“Eww, you’re like one of those women who marry their husband’s best mate six weeks after he’s pegged it,” said my friend after I told her of our plans to get a new dog.
When I confessed we’d already chosen not one but two puppies to succeed our much-loved, recently deceased Daisy, her response was even more withering.
“So soon? That’s like snogging in the hospice.”
Ouch. To be fair, we cried when she died but poor Daisy had been ill for 18 months so we’d already done our mourning.
The Manchester Terrier-shaped hole left in our lives needed to be filled so that’s what we’re doing. But why are we filling it with two pets? Isn’t one dog the norm?

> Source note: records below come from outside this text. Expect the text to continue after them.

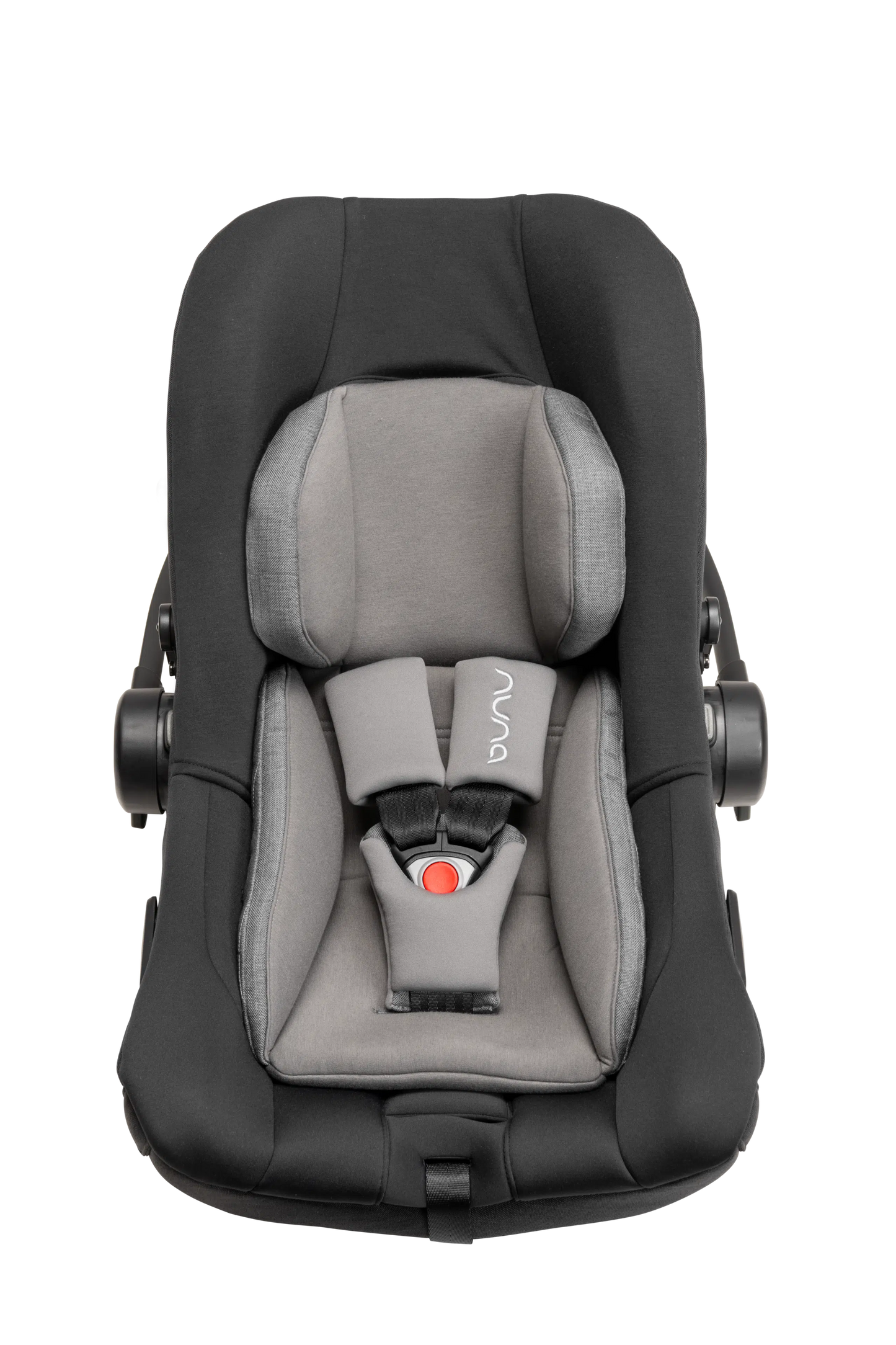 Nuna PIPA Next (base sold separately) | Little Peas - Your Pram & Car Seat Centre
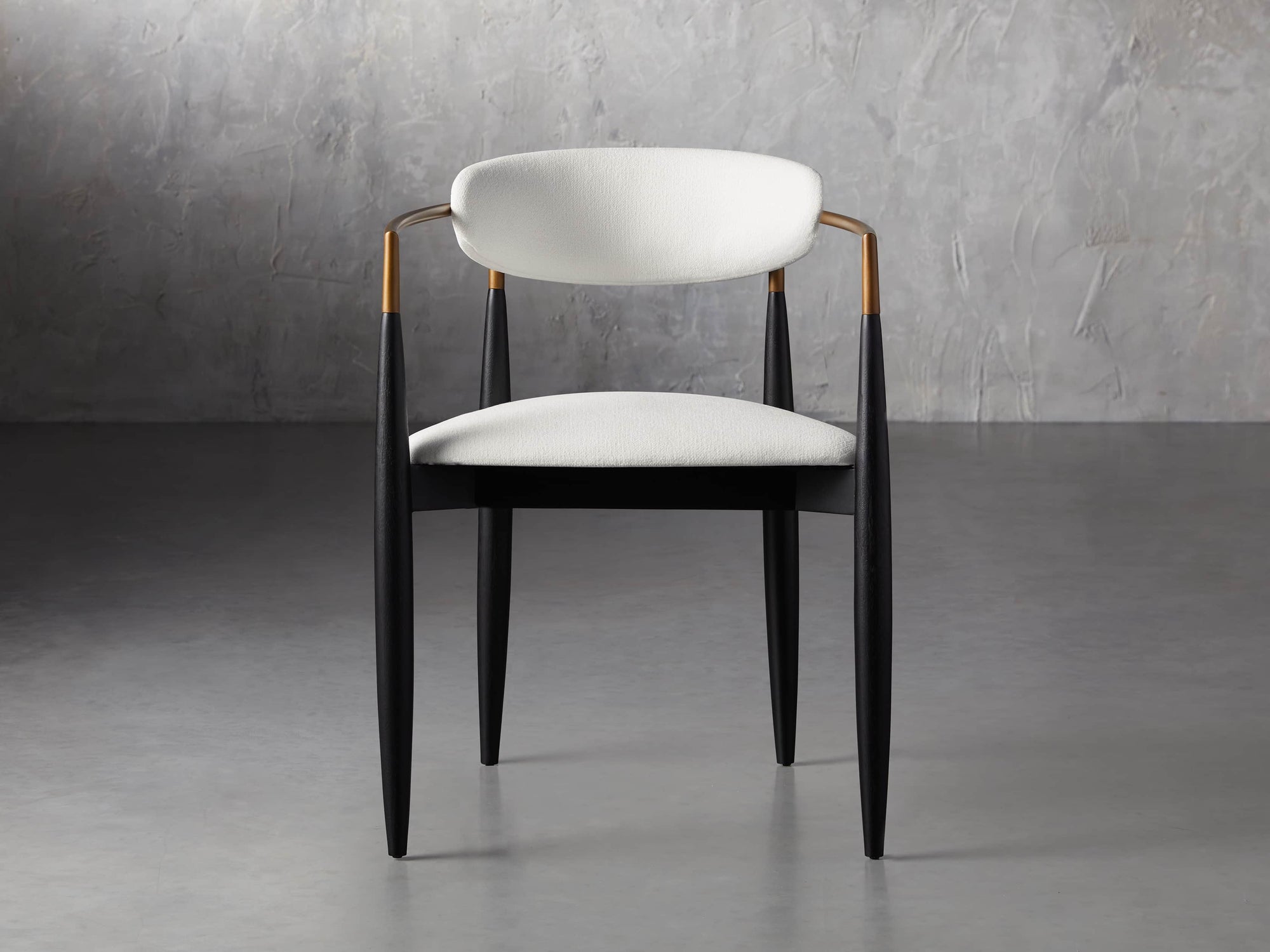 Jagger Dining Arm Chair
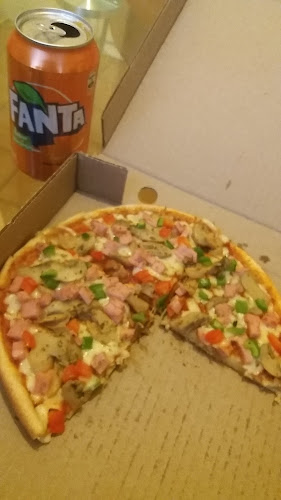 Av. Los Carrera 1800, Concepción, Bío Bío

The norm for us, but not for dogs. Yes it will be a challenge (complete pain) to housetrain two leaky puppies and bring them both to obedience classes and pay double the vet bills.
But two puppies won’t be lonely when I leave the house. Two puppies won’t howl for a cuddle in the night, two puppies won’t dolefully pine – they’ll be too busy trashing the sitting room. Oh, and (entre nous) I’m broody.
“They will be the third baby I never had,” I dreamily told my friend. “The nightmarishly exhausting twins you never wanted, more like,” she muttered. One of us is right. Fingers crossed it’s me.